### What the task asks:
In the reflection on John the Baptist, rewrite the paragraph beginning "John points the way to Jesus" as a short bulleted list that keeps its main facts.

### Text provided:
================
Rev. Dr. Joel Mitchell, Pastor



11024 S. Bell Avenue 

Chicago, IL 60643

​773-445-9443

Reflection October 28, 2018

"John, the First Baptist" - by Rev. Dr. Thomas Aldworth

     In our Bible Study class, we recently explored that mysterious man who hangs out in the wilderness and eats locusts and wild honey. We know him as John the Baptist. Both of John’s parents, Zechariah and Elizabeth, came from the priestly line of Aaron. So in the combination of Jesus and John we have both the priestly line and the kingly line of David represented.

     John points the way to Jesus. What does this mean to us today? We have ample understanding of where Jesus can be found. And yet John still serves his ordained purpose. John is the forerunner to Jesus. Among our Eastern Orthodox brothers and sisters, John is not known as John the Baptist but as John the Forerunner. He runs ahead of Jesus, shouting the name of Jesus, telling people to prepare for the One coming after him.

     And how are we to prepare for Jesus? According to John, we prepare through repentance. We prepare by admitting that we’ve failed – that we’ve sinned – that we‘ve missed the mark in ways, great and small. And who among us is in need of repentance? If John is to be trusted – then we all stand in need of repentance. And our repentance must be continual, on-going, as long as we walk this wounded world.
================
### Given entries:
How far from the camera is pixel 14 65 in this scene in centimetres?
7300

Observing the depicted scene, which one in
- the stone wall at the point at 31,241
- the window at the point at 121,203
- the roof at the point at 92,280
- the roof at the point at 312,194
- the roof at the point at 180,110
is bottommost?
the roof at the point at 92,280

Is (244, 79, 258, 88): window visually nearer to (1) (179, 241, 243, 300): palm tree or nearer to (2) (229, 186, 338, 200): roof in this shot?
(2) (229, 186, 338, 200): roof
================
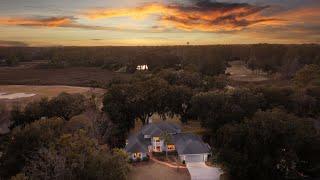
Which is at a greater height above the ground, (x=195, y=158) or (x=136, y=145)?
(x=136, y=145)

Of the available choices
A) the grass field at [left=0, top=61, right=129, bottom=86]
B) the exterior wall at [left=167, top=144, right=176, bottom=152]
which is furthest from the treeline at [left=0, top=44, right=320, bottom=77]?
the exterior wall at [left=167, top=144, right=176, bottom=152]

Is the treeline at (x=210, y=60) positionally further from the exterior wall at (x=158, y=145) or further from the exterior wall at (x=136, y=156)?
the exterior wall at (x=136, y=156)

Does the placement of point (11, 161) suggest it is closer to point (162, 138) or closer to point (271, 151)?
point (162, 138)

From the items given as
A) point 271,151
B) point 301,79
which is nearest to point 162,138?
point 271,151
================
### Exercise output:
- John points the way to Jesus and still serves his ordained purpose today, even though we understand well where Jesus can be found.
- John is the forerunner to Jesus.
- Eastern Orthodox Christians call him John the Forerunner rather than John the Baptist.
- He runs ahead of Jesus, shouting Jesus' name and telling people to prepare for the One coming after him.